BEGIN EXTRACT TO READ

There is still a bug in the memory read logic, but the interface otherwise works great (in the latest iteration, I can drive it from my SBC at 20MHz with no problems). The biggest drawback is that the CPLD doesn't have enough gates to support the features that I eventually want to add, like sprites, text/tile mode, smarter auto-increment functionality, etc.—I called it the “mini” because I fully expected that I would want to build a more advanced version once I got my feet wet with Verilog.

I have recently started working on a new version based on the Lattice ICE40UP5K (very preliminary schematic attached to this post—right now I'm just working with one of their trainers), which comes with 5,000 LUTs, 128kiB of single-ported RAM, and 16kiB of dual-ported RAM for a very reasonable ~$12CAD in single units from Mouser. Most importantly, it's supported by a fully open-source toolchain, which saves me from having to deal with Quartus (mind you, I'm grateful that it's free, but I am not a Windows user, so it's pretty painful to use).

END EXTRACT TO READ
BEGIN MATERIAL FOR THIS EXERCISE

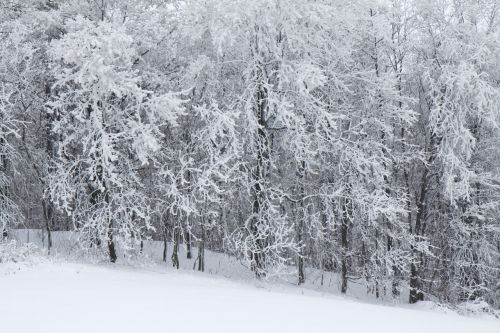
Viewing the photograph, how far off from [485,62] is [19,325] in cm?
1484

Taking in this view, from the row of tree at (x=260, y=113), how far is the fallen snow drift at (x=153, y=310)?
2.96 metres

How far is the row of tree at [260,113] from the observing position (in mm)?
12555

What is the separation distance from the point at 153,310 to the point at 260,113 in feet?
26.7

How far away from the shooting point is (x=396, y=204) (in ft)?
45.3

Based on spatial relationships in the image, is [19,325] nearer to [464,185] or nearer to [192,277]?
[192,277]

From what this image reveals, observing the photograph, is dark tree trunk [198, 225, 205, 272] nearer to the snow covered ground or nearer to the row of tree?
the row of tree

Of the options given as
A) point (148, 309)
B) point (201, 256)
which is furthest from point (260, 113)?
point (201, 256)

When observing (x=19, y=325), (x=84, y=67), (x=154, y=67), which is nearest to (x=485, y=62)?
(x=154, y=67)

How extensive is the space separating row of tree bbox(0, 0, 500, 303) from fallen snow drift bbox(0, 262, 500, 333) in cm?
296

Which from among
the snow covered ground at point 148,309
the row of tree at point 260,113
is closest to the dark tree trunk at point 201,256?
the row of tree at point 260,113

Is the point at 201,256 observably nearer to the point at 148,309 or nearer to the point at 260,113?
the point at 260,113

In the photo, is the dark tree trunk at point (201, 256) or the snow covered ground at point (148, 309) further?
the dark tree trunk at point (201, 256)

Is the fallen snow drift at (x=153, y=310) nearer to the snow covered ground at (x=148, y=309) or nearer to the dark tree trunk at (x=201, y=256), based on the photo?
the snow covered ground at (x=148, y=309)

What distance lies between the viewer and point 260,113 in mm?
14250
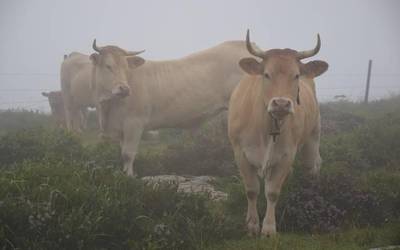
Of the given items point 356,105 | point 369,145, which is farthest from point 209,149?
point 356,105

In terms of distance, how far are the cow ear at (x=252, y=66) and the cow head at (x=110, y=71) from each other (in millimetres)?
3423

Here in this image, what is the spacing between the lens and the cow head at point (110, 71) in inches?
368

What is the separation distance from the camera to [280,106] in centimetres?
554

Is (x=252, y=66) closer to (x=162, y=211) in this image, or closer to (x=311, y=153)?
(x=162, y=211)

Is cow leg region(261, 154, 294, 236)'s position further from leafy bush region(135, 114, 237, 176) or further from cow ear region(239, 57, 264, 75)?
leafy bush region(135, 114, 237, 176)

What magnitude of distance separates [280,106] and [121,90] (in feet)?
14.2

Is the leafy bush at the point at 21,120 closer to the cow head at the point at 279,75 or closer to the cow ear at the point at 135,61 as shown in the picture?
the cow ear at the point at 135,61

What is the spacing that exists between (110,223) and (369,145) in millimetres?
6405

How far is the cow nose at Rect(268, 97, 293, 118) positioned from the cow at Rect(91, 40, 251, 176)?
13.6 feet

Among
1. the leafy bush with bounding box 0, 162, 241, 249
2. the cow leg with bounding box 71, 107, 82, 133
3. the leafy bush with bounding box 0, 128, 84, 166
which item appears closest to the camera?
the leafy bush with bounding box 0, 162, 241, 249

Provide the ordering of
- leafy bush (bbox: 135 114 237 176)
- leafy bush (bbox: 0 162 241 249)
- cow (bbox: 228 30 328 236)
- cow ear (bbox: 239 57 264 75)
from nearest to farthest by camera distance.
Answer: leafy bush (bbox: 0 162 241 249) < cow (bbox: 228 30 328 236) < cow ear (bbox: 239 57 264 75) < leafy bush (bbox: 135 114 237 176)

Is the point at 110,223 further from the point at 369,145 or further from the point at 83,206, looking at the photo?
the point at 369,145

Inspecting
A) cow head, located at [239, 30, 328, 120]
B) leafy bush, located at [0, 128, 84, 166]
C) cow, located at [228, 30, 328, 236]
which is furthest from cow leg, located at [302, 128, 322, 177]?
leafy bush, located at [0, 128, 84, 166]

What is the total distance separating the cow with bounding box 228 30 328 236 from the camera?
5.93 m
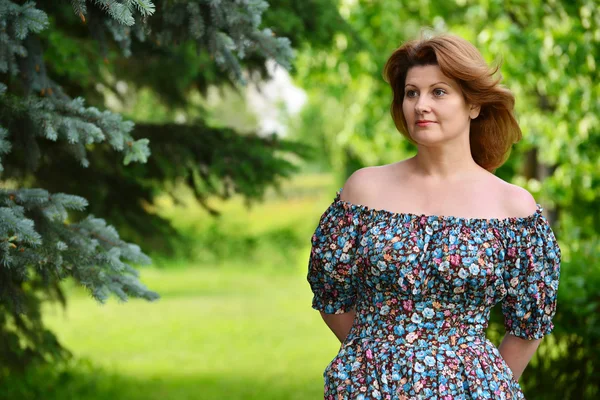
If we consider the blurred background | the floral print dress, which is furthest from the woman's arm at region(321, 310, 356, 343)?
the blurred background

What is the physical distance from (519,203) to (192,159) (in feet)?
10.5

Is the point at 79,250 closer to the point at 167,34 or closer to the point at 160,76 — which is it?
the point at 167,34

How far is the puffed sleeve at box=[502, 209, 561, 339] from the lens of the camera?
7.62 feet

END MATERIAL FOR THIS EXERCISE

*PROBLEMS TO SOLVE*.
1. Copy the text about the CPLD interface word for word, in its entirety.
2. Locate every line in the records that contains the word "millimetres", and copy each of those lines.

*EXERCISE RESULTS*.
1.
There is still a bug in the memory read logic, but the interface otherwise works great (in the latest iteration, I can drive it from my SBC at 20MHz with no problems). The biggest drawback is that the CPLD doesn't have enough gates to support the features that I eventually want to add, like sprites, text/tile mode, smarter auto-increment functionality, etc.—I called it the “mini” because I fully expected that I would want to build a more advanced version once I got my feet wet with Verilog.

I have recently started working on a new version based on the Lattice ICE40UP5K (very preliminary schematic attached to this post—right now I'm just working with one of their trainers), which comes with 5,000 LUTs, 128kiB of single-ported RAM, and 16kiB of dual-ported RAM for a very reasonable ~$12CAD in single units from Mouser. Most importantly, it's supported by a fully open-source toolchain, which saves me from having to deal with Quartus (mind you, I'm grateful that it's free, but I am not a Windows user, so it's pretty painful to use).

2.
In terms of distance, how far are the cow ear at (x=252, y=66) and the cow head at (x=110, y=71) from each other (in millimetres)?
What is the spacing that exists between (110,223) and (369,145) in millimetres?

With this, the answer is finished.